# Injector Shims?



## wayne3546 (May 19, 2016)

I've been having injector failures. I replaced #5, then #1 failed, and now #4 is giving me grief. I decided to pull the remaining injectors and have them tested. When I did, on three, I found a silver shim in addition to the copper gasket. Any one encountered this?

I see a note in the NewTIS about shims in some heads of models manufactured between 2/1/2012 and 5/10/2012. There is no mention about if all the injectors were to have shims or just the ones that needed them.

I'm assuming there was a cylinder head problem that was corrected using these shims. I says, if the shim is lost the cylinder head must be replaced.

So to repeat the question.. Does any one know if the shims are supposed to be on all these injectors or just the three I found?


----------



## Doug Huffman (Apr 25, 2015)

NewTIS addresses the shims per injector (singular) in those model years. It is correct that not all of those years injectors had shims.

I believe that if the shim is lost a very experiencde machinist might be able to recover the need or not and the dimension if required.



NewTIS said:


> If the copper sealing ring (1) and also a shim (2) are removed during removal of the injector: It is paramount to reinstall the shim in the cylinder head.


https://www.newtis.info/tisv2/a/en/.../13-53-fuel-injector-nozzles-lines/1VnYtigy7s


----------



## wayne3546 (May 19, 2016)

Thanks Doug.

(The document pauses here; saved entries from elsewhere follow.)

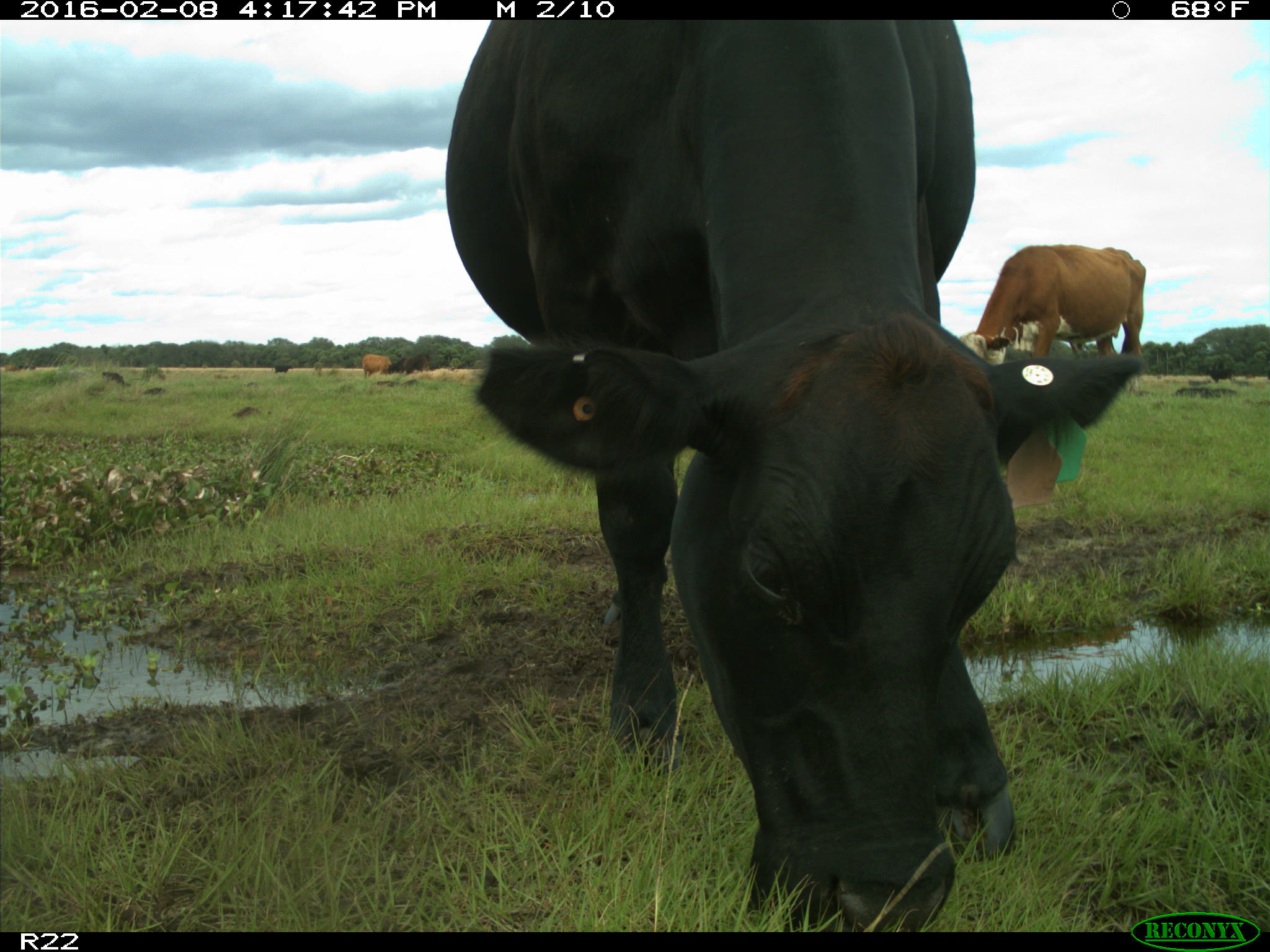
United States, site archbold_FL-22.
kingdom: Animalia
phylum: Chordata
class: Mammalia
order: Artiodactyla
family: Bovidae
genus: Bos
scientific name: Bos taurus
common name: domestic cow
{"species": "Bos taurus (domestic cow)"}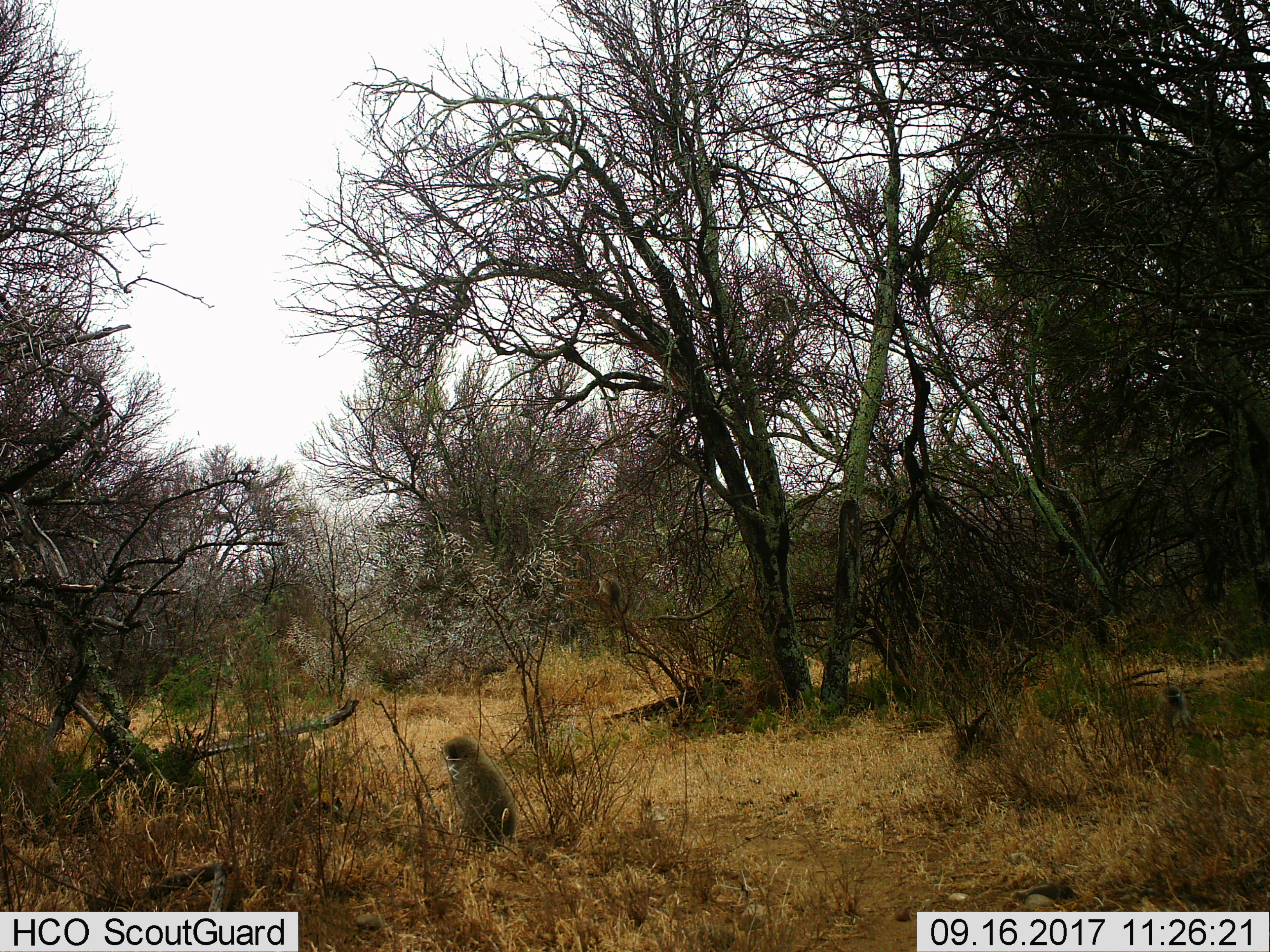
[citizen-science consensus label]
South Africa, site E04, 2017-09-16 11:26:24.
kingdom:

I was thinking along those lines and was going to replace them as found. I may even measure the depths and see the difference.


----------



## wayne3546 (May 19, 2016)

UPDATE: I measured the depth of each injector socket. The 3 with the shims are deeper by the thickness of the shims installed.

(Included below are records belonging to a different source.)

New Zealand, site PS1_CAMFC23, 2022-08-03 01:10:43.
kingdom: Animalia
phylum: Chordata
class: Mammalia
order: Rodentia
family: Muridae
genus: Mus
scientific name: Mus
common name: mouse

Another note: I had the 4 remaining injectors tested. One failed. I expected it to be #4 as that is the one the DDE was disabling, but it was #3 that didn't pass the test. It was flowing too much fuel to the return.


----------



## Doug Huffman (Apr 25, 2015)

wayne3546 said:


> UPDATE: I measured the depth of each injector socket. The 3 with the shims are deeper by the thickness of the shims installed.


Deeper measured from deck height. Is that the appropriate shimming, and not from some internal datum? Specifically, the 14.5 mm datum and the unidentified lead line just above it, that appears schematically of the same magnitude as the 1.85 mm datum at the shim.

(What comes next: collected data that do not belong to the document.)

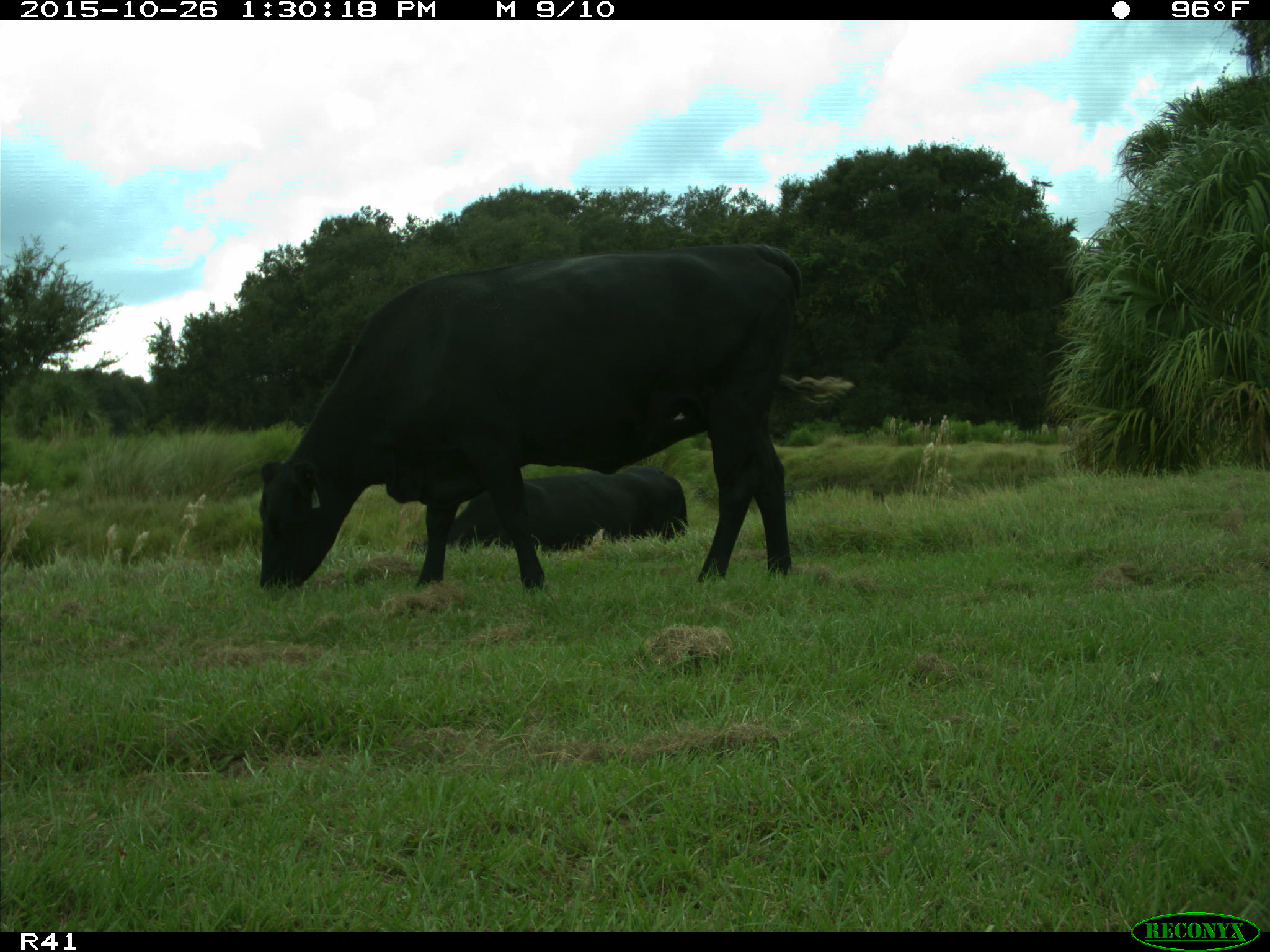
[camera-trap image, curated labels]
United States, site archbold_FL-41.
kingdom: Animalia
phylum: Chordata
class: Mammalia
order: Artiodactyla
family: Bovidae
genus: Bos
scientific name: Bos taurus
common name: domestic cow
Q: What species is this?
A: Bos taurus (domestic cow).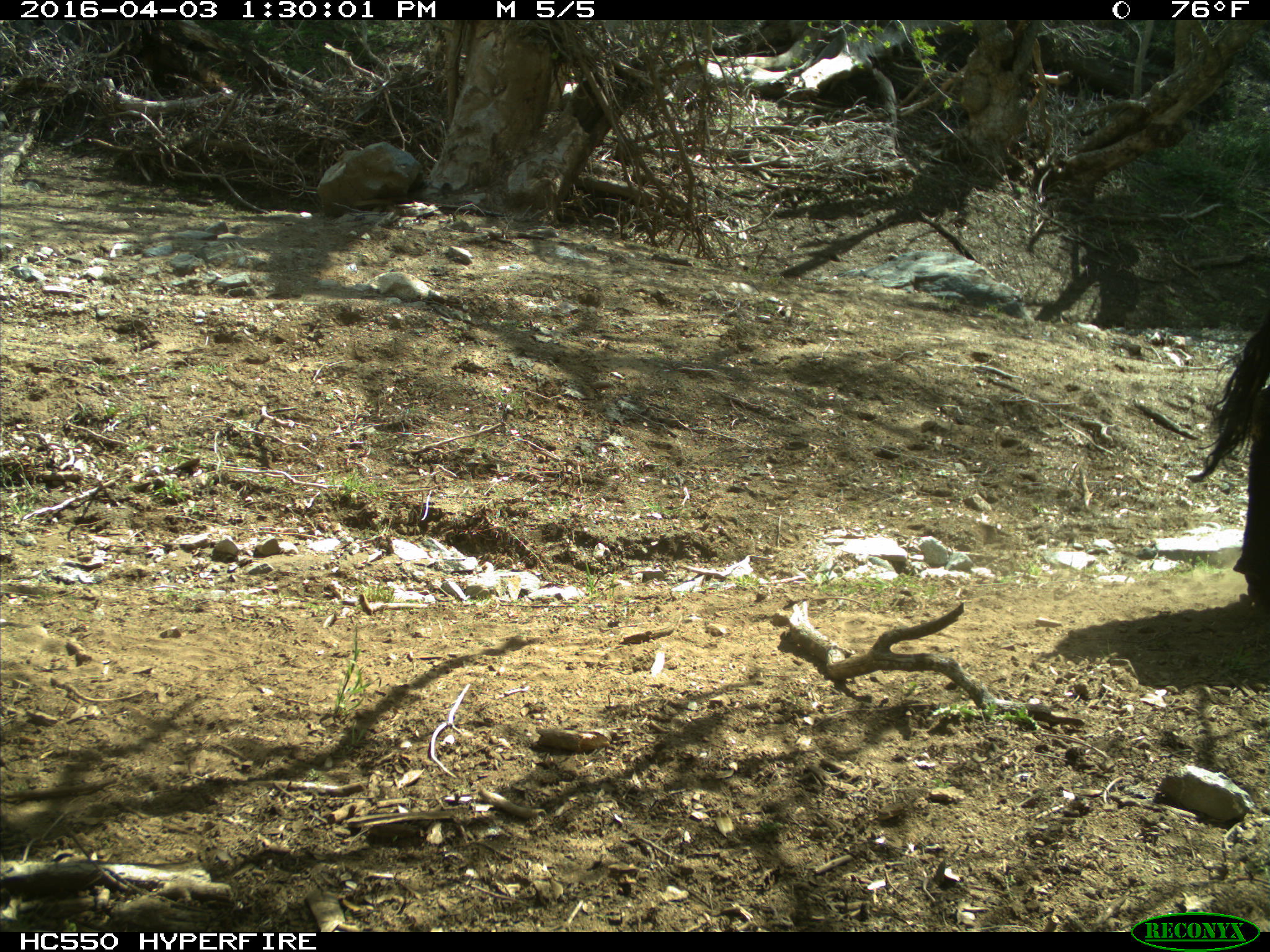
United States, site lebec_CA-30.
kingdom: Animalia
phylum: Chordata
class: Mammalia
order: Artiodactyla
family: Bovidae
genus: Bos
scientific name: Bos taurus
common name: domestic cow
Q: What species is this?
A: Bos taurus (domestic cow).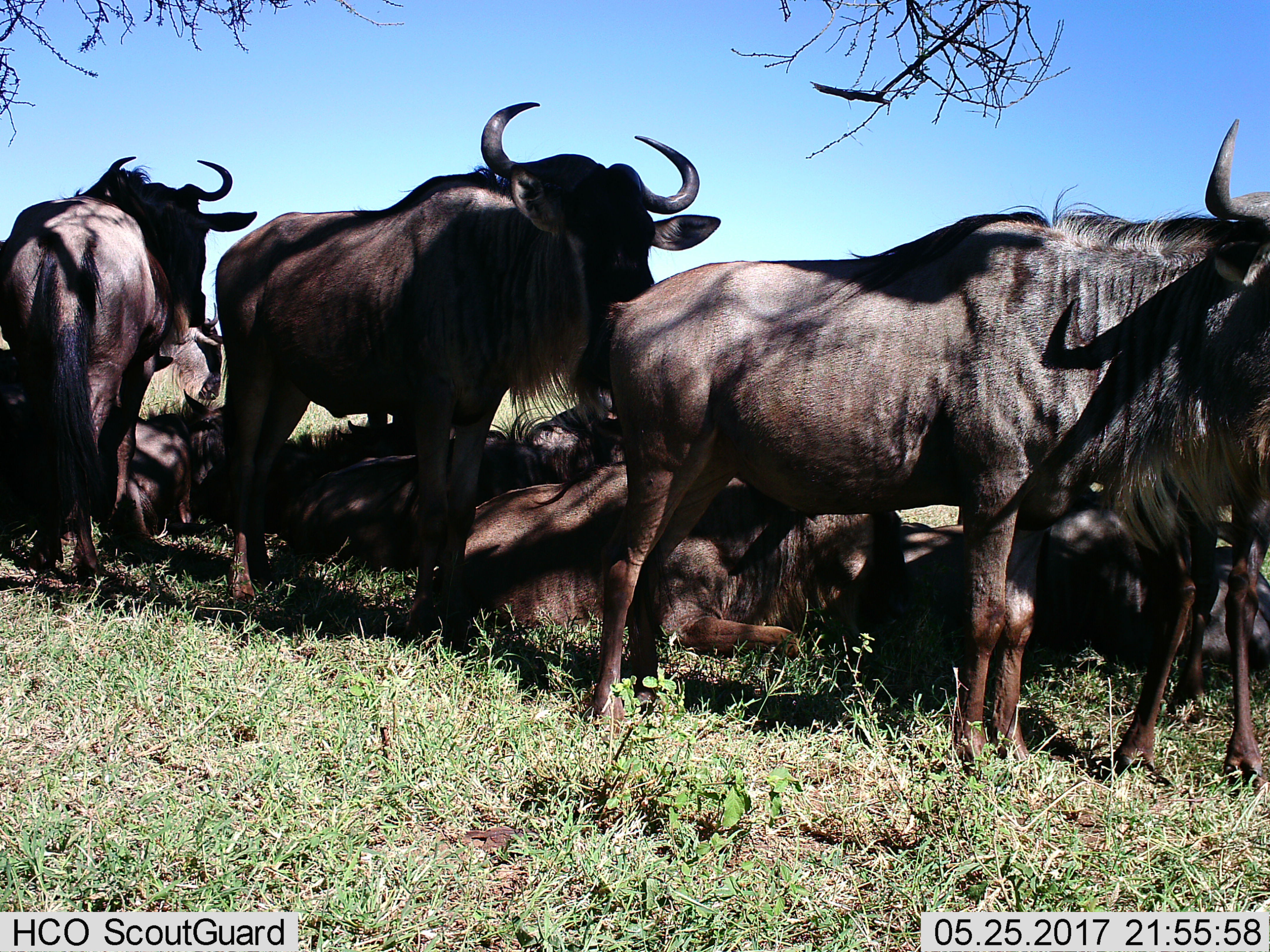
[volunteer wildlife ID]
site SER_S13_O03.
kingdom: Animalia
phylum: Chordata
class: Mammalia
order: Artiodactyla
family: Bovidae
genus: Connochaetes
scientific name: Connochaetes taurinus taurinus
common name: blue wildebeest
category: wildebeestblue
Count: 9.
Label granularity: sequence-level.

Requiring head replacement for a lost shim, as NewTIS dictates, seems an extreme requirement for so straightforward a solution.


----------



## wayne3546 (May 19, 2016)

I agree that it is an extreme solution for such a straight forward solution. Having a shim made would be quicker, easier and cheaper.


----------



## Doug Huffman (Apr 25, 2015)

Maybe. I have made shims at a couple of microns, lapped like a lens. We don***8217;t know what the requirements are for this shim.


----------



## wayne3546 (May 19, 2016)

These shims are lapped like lenses. I'm not sure of the material used, though. Fortunately I haven't lost one.


----------



## JakeM70 (Aug 27, 2021)

I know this is quite an old thread, but figured I’d try. I’ve lost a shim during the injector job. Any suggestions on replacing or making a new one? RealOem does not show this as a part number when I enter my Vin so looking for any suggestions so I can get my injectors back together. Thanks!


----------



## Doug Huffman (Apr 25, 2015)

BMW E70 X5 xDrive35d SAV / Repair Manuals and Technical Data / 13 Fuel preparation and control / 13 53 Fuel Injector Nozzles and Lines /
13 53 315
Removing and installing/replacing all injectors in injection system

Only for vehicles with a production date between 27/01/2012 and 05/10/2012: 
For some cylinder heads, a shim is installed below the injector. It is important to note that the shim is installed. If the shim is not installed or two shims are installed, a malfunction of the engine may occur (e.g. irregular engine running, exhaust fumes).
*If the shim below the injector is lost, the entire cylinder head must to be renewed.*


----------



## wayne3546 (May 19, 2016)

As it turned out, all but one of my cylinders had shims. The missing one could have been lost previously. I can't say for sure, but I find it hard to believe one hole was drilled correctly. Most likely the mistake was made on all 6.

I replaced the injector without the shim and it runs okay. I have entertained the idea of putting 2 copper shims on the injector that is missing the shim.

The next time I pull an injector, I will measure the thickness to see if the shim is 1.85 mm and maybe have one made.


----------



## Doug Huffman (Apr 25, 2015)

wayne3546 said:


> As it turned out, all but one of my cylinders had shims.


Why would you remove all of your injectors?

Don’t fix what ain’t broke lest one fix until ‘broke’.


----------



## wayne3546 (May 19, 2016)

I had to replace the gasket under the cylinder head cover.


----------



## JakeM70 (Aug 27, 2021)

This is one from the other cyclinder. There’s no way I’m replacing the head lol, so I’m going to replicate something similar.


----------